- _Dokumenttext_

____________________

B. - Daraufhin erhob Müller beim Instruktionsrichter des Bezirkes Sitten Klage
gegen den Staat Wallis auf Zahlung des rückständigen Lohnes, der Besoldung für
die restierende Anstellungszeit, sowie eines Betrages wegen Verletzung in
seinen persönlichen Verhältnissen (Kreditschädigung).
Der Staat Wallis erklärte sich bereit zur Zahlung des rückständigen Gehaltes
im Betrage von 477 Fr., verlangte aber im übrigen Abweisung der Klage, da die
Entlassung des Klägers wegen mehrfacher Pflichtverletzungen gerechtfertigt
gewesen sei. Zudem erhob er gegen den Kläger eine Widerklage, die heute nicht
mehr Gegenstand des Streites bildet.

____________________

Räumliche Daten mit Bildern:

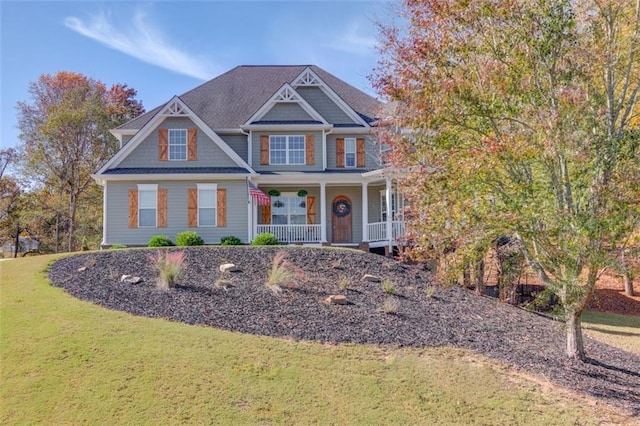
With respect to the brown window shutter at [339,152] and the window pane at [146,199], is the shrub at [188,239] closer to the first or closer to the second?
the window pane at [146,199]

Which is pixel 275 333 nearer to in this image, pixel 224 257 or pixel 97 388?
pixel 97 388

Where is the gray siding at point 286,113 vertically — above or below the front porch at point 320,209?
above

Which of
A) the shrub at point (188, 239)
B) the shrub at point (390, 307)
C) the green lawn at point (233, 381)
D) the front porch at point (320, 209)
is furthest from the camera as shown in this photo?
the front porch at point (320, 209)

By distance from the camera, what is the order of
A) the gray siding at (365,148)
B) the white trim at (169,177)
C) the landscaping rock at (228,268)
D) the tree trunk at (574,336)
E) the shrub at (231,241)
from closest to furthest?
the tree trunk at (574,336)
the landscaping rock at (228,268)
the shrub at (231,241)
the white trim at (169,177)
the gray siding at (365,148)

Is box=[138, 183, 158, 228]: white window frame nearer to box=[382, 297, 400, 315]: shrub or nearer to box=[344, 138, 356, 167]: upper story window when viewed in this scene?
box=[344, 138, 356, 167]: upper story window

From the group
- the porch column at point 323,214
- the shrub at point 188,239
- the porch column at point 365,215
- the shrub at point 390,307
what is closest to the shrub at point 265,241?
the shrub at point 188,239

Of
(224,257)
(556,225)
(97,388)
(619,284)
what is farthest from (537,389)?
(619,284)

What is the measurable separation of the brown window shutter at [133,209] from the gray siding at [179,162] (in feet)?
4.26

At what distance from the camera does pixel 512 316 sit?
428 inches

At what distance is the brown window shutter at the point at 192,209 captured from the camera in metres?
17.5

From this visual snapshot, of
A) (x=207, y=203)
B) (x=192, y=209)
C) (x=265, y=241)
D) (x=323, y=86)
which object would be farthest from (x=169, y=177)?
(x=323, y=86)

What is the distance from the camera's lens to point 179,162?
17.9 m

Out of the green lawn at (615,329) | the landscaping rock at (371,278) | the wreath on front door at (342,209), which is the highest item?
the wreath on front door at (342,209)

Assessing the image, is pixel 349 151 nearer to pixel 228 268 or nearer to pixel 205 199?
pixel 205 199
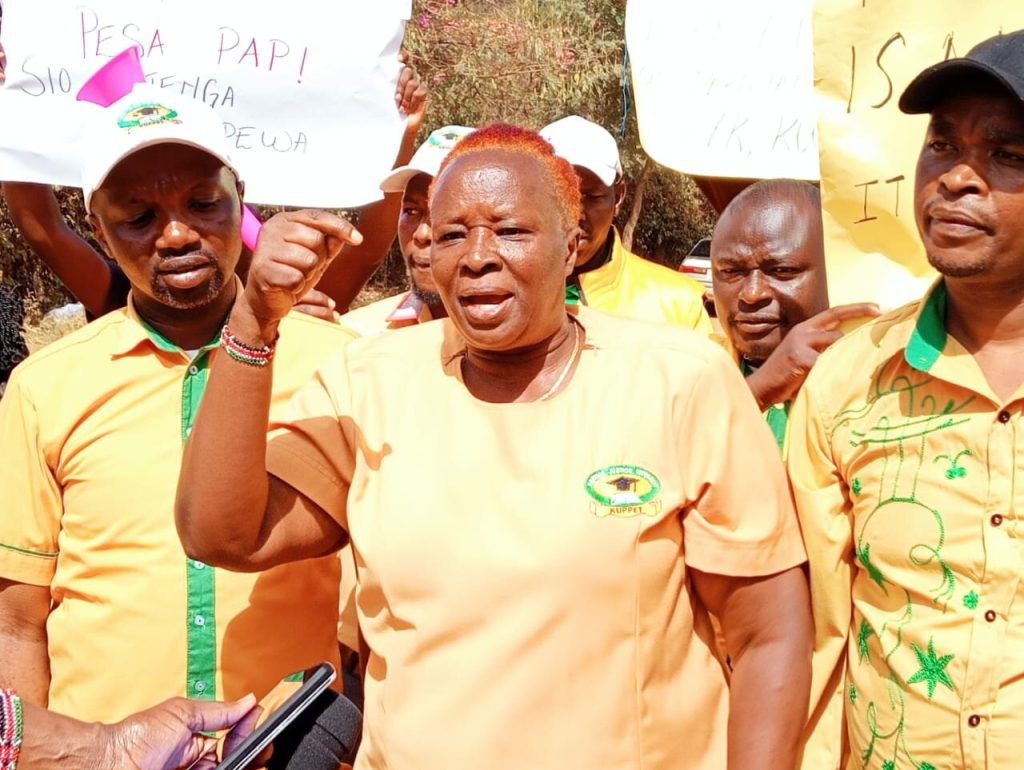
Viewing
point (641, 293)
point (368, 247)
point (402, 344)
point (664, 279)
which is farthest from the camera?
point (664, 279)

____________________

- _Aufgabe_
Welchen Betrag an rückständigem Gehalt wollte der Staat Wallis laut dem Dokumenttext zahlen?

- _Antwort_
477 Fr.